*Aim of the task*
Extract each line from the rows below that contains the string "region".

*Task inputs*
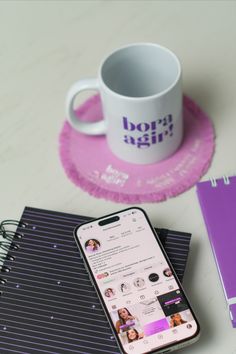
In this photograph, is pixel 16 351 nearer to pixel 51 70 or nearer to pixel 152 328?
pixel 152 328

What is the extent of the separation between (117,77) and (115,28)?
184 millimetres

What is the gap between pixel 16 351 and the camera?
0.51 m

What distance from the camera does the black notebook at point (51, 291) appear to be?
0.51 metres

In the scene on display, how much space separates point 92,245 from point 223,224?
130 millimetres

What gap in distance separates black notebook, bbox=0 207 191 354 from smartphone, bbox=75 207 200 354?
0.01 m

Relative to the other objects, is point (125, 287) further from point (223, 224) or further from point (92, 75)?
point (92, 75)

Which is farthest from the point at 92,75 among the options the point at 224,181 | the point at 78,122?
the point at 224,181

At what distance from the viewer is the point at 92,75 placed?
745mm

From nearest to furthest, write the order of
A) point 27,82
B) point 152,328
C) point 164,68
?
1. point 152,328
2. point 164,68
3. point 27,82

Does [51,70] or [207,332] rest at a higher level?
[51,70]

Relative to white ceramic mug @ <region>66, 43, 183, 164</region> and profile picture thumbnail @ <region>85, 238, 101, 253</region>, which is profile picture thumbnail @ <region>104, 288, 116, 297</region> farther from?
white ceramic mug @ <region>66, 43, 183, 164</region>

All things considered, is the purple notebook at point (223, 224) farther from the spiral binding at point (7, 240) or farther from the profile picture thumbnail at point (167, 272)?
the spiral binding at point (7, 240)

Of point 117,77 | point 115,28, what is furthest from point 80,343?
point 115,28

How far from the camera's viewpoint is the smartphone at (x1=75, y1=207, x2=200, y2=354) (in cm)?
50
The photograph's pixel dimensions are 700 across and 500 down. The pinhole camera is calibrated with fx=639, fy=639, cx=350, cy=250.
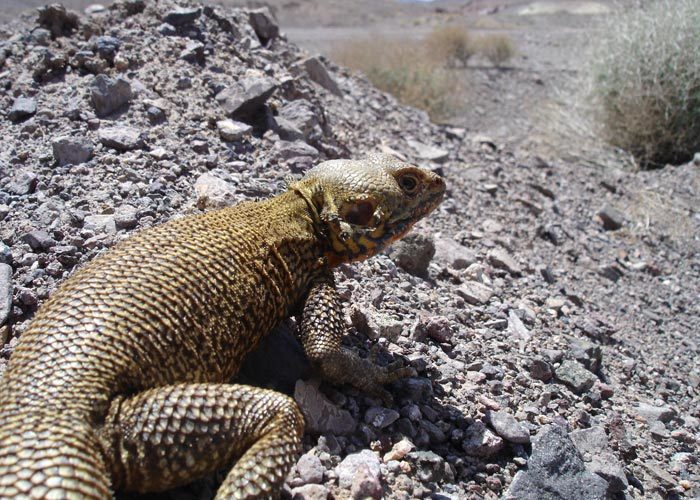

*Result of this exercise*
Relative to white ceramic mug @ <region>66, 43, 183, 164</region> and profile picture thumbnail @ <region>85, 238, 101, 253</region>, which is profile picture thumbnail @ <region>104, 288, 116, 297</region> farther from?
white ceramic mug @ <region>66, 43, 183, 164</region>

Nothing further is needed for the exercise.